Quick Start¶

We use the NYUv2 dataset [1] as an example to show how to use LibMTL. More details and results are provided here.

Download Dataset¶

The NYUv2 dataset we used is pre-processed by mtan. You can download this dataset here. The directory structure is as follows:

*/nyuv2/
├── train
│   ├── depth
│   ├── image
│   ├── label
│   └── normal
└── val
    ├── depth
    ├── image
    ├── label
    └── normal

The NYUv2 dataset is a MTL benchmark dataset, which includes three tasks: 13-class semantic segmentation, depth estimation, and surface normal prediction. image contains the input images and label, depth, normal contains the labels for three tasks, respectively. We train the MTL model with the data in train and evaluate on val.

Run a Model¶

The complete training code for the NYUv2 dataset is provided in examples/nyu. The file train_nyu.py is the main file for training on the NYUv2 dataset.

You can find the command-line arguments by running the following command.

python train_nyu.py -h

For instance, running the following command will train a MTL model with LibMTL.weighting.EW and LibMTL.architecture.HPS on NYUv2 dataset.

python train_nyu.py --weighting EW --arch HPS --dataset_path /path/to/nyuv2 --gpu_id 0 --scheduler step

If everything works fine, you will see the following outputs which includes the training configurations and the number of model parameters.

========================================
General Configuration:
	Wighting: EW
	Architecture: HPS
	Rep_Grad: False
	Multi_Input: False
	Seed: 0
	Device: cuda:0
Optimizer Configuration:
	optim: adam
	lr: 0.0001
	weight_decay: 1e-05
Scheduler Configuration:
	scheduler: step
	step_size: 100
	gamma: 0.5
========================================
Total Params: 71888721
Trainable Params: 71888721
Non-trainable Params: 0
========================================

Next, the results will be printed in following format.

LOG FORMAT | segmentation_LOSS mIoU pixAcc | depth_LOSS abs_err rel_err | normal_LOSS mean median <11.25 <22.5 <30 | TIME
Epoch: 0000 | TRAIN: 1.4417 0.2494 0.5717 | 1.4941 1.4941 0.5002 | 0.3383 43.1593 38.2601 0.0913 0.2639 0.3793 | Time: 81.6612 | TEST: 1.0898 0.3589 0.6676 | 0.7027 0.7027 0.2615 | 0.2143 32.8732 29.4323 0.1734 0.3878 0.5090 | Time: 11.9699
Epoch: 0001 | TRAIN: 0.8958 0.4194 0.7201 | 0.7011 0.7011 0.2448 | 0.1993 31.5235 27.8404 0.1826 0.4060 0.5361 | Time: 82.2399 | TEST: 0.9980 0.4189 0.6868 | 0.6274 0.6274 0.2347 | 0.1991 31.0144 26.5077 0.2065 0.4332 0.5551 | Time: 12.0278

If the training process ends, the best result on val will be printed as follows.

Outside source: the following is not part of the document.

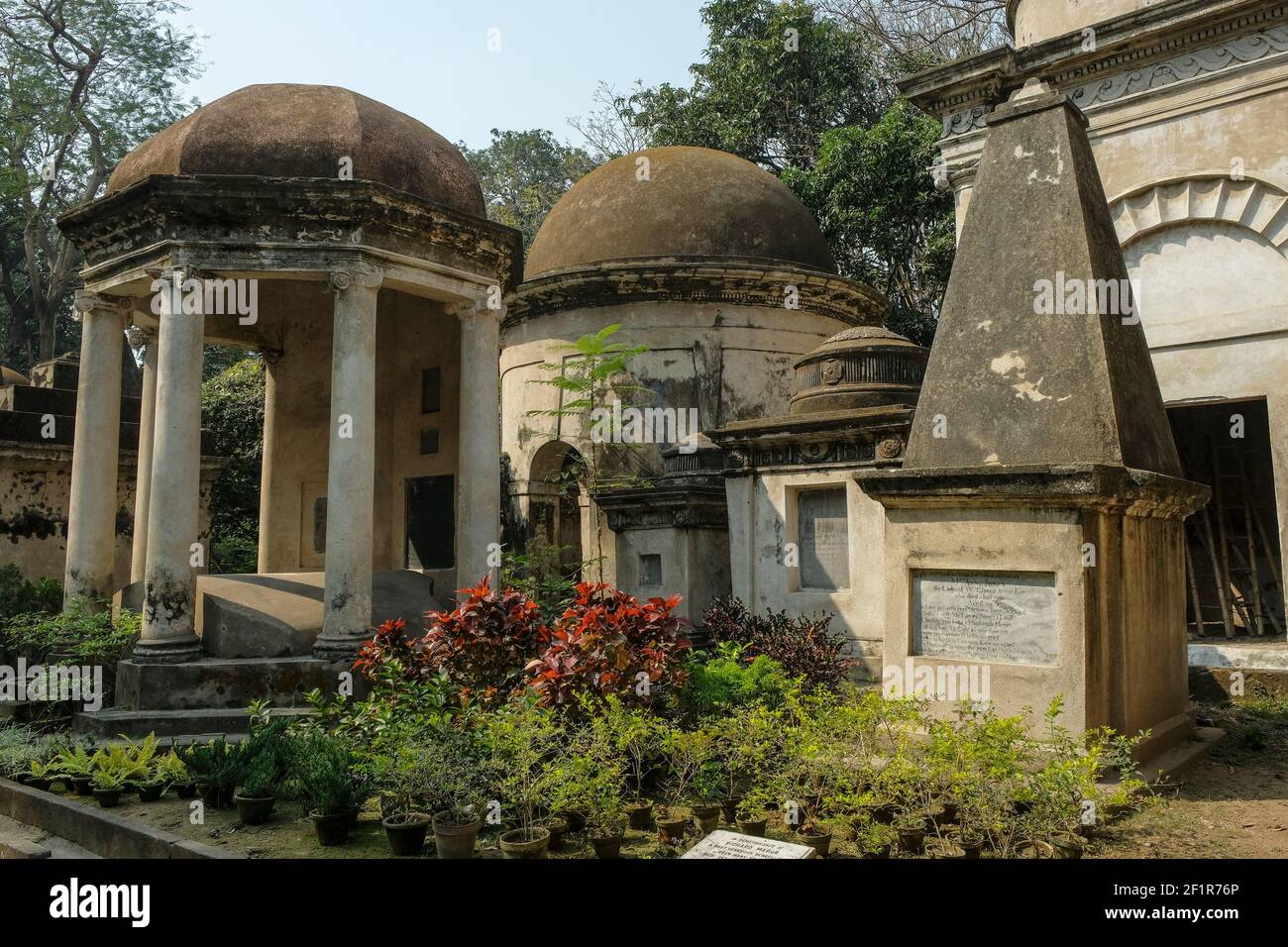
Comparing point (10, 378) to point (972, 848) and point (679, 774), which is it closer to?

Best Result: Epoch 65, result {'segmentation': [0.5377492904663086, 0.7544658184051514], 'depth': [0.38453552363844823, 0.1605487049810748], 'normal': [23.573742, 17.04381, 0.35038458555943763, 0.609274380451927, 0.7207172795833373]}

References¶

1: Nathan Silberman, Derek Hoiem, Pushmeet Kohli, and Rob Fergus. Indoor segmentation and support inference from rgbd images. In Proceedings of the 8th European Conference on Computer Vision, 746–760. 2012.